Park Palace Ponies, Liverpool
Architect: Harrison Stringfellow
Somewhat surreally, ponies trot round an arena in a half derelict former music hall/cinema in Liverpool’s Dingle. Learning to ride and care for horses in the middle of a city provides skills and engagement for young people, in a strategy established by the architects.
Potemkin Theatre, Haggerston
Architect: Maich Swift
This small theatre is the third of the Architecture Foundation’s annual Antepavilion competitions. Self-built, it provided valuable construction skills for architecture students and volunteers and has staged a series of popular events.
Riverside Primary School outdoor classroom, Plymouth
Architect: University of Plymouth architecture students
An outdoor learning space, incorporating a fire-pit as a focal gathering point. Made of recycled materials and providing shelter from the wind, it has revitalised a neglected outdoor area on this primary school’s campus.
Shaftesbury Hall, Bounds Green, London
Architect: Mulroy Architects
The new Shaftesbury Hall provides a purpose-built helpline facility for the North London Samaritans and a hall for the local community on the site of a derelict 'tin tabernacle', originally for railway workers. The new building echoes the form and materials of the old.
Shelter From the Storm homeless shelter, London
Architect: Holland Harvey Architects
Shelter From the Storm is a homeless shelter provided in a former housing estate supermarket. It provides 42 beds, freshly cooked food and support to its guests to help them get back on their feet, plus a public café.
Soil Association HQ, Bristol
Architect: Askew Cavanna Architects
The Soil Association is the leading organic food and farming charity. The architect has designed new permanent offices with a public face in a light-touch refurbishment of a 1960s building.
St Agnes Lodge refuge, Bristol
Architect: Askew Cavanna Architects
The Green House is a Bristol based charity providing support for children and adults that have experienced sexual abuse. Their new larger home re-uses a former park keeper’s lodge on the initiative of the architects.
The Ark children’s hospice, Barnet
Architect: Squire and Partners
The Ark is a new highly-sustainable facility for Noah’s Ark Children’s Hospice, designed to support children with life-limiting or life-threatening conditions and their families. It is the first new hospice building in London for 10 years.
Torriano Primary School STEM lab, London
Architect: Hayhurst and Co
Perched at the top of a Victorian school building, this science and tech lab remodels a previously unused two-storey ‘turret’ and the creation of a small, shiny roof-top extension with external learning terrace and living wall. It feels a bit magical.

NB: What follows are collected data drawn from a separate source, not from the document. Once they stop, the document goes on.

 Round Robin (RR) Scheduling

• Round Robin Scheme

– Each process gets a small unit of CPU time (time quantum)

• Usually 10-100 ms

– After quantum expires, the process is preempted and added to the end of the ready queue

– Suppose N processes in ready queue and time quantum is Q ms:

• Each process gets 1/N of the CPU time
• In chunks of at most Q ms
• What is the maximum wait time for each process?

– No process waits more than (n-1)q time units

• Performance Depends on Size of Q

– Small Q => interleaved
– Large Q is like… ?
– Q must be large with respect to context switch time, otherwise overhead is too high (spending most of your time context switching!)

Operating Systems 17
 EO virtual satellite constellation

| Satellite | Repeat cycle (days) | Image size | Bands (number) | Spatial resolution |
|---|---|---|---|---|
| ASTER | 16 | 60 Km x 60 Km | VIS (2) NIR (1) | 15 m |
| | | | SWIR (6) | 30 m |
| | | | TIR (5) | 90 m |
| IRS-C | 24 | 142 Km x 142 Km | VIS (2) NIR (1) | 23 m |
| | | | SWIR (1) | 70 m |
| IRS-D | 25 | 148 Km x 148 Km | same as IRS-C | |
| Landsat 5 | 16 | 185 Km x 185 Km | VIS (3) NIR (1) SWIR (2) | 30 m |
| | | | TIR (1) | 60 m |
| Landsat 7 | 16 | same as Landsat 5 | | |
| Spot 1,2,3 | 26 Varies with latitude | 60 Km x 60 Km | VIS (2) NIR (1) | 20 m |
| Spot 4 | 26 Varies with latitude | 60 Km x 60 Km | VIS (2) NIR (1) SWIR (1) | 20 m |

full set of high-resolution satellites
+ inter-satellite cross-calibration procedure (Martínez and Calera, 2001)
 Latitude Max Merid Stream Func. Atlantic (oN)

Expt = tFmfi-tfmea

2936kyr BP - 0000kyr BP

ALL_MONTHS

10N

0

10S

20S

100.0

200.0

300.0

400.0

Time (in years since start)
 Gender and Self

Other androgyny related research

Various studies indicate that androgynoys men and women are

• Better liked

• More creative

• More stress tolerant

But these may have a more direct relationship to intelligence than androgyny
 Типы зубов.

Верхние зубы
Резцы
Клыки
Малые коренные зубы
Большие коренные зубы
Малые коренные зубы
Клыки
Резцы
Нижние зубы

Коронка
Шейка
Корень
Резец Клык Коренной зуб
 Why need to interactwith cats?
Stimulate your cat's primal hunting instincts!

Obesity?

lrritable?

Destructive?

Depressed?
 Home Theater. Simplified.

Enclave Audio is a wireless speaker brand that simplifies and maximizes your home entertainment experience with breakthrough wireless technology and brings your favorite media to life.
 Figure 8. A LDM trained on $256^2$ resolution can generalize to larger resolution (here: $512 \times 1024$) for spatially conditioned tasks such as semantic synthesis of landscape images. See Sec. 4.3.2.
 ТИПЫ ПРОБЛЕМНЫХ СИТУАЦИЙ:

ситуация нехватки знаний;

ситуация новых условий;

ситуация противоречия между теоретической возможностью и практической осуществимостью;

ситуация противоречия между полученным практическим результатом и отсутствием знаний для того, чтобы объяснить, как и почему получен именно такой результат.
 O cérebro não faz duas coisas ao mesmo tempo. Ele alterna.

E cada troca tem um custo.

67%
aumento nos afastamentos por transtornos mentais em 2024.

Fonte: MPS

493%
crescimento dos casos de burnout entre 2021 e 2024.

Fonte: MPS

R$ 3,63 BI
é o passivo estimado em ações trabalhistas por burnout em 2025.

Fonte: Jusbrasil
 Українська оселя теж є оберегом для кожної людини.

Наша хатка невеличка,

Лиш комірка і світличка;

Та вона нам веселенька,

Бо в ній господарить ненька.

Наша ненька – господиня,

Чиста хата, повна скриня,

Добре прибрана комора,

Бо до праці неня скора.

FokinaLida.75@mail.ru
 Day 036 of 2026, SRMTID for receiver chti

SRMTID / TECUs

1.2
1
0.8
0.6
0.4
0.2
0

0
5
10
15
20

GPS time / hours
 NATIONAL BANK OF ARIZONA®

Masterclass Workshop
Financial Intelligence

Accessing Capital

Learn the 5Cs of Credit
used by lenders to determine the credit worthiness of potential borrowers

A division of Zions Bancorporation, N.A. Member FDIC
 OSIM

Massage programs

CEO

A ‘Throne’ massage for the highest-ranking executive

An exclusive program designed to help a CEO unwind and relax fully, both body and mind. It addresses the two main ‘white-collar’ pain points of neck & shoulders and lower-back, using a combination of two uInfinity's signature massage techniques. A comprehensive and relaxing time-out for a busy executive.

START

Ty Pawb cultural centre, Wrexham
Architect: Featherstone Young
Tŷ Pawb (Everybody’s House) is a new model for an arts venue designed by architects Featherstone Young, which relocates Oriel Wrecsam (Wrexham Gallery) and involves the ingenious repurposing of an existing purpose-built 1980s multi-storey car park and market hall.
Urban Room, Reading University
Architect: Invisible Studio
The third pavilion that the practice has completed with architecture students at the University of Reading using home-grown timber, it hosted a six week programme of events and debates and will become an outdoor classroom for a local primary school.
Windmill Green office retrofit, Manchester
Architect: TP Bennett
A long-vacant 1970s office building has been transformed in a deep retrofit keeping the original concrete frame. It is the first multi-let office building in the city to achieve BREEAM Outstanding.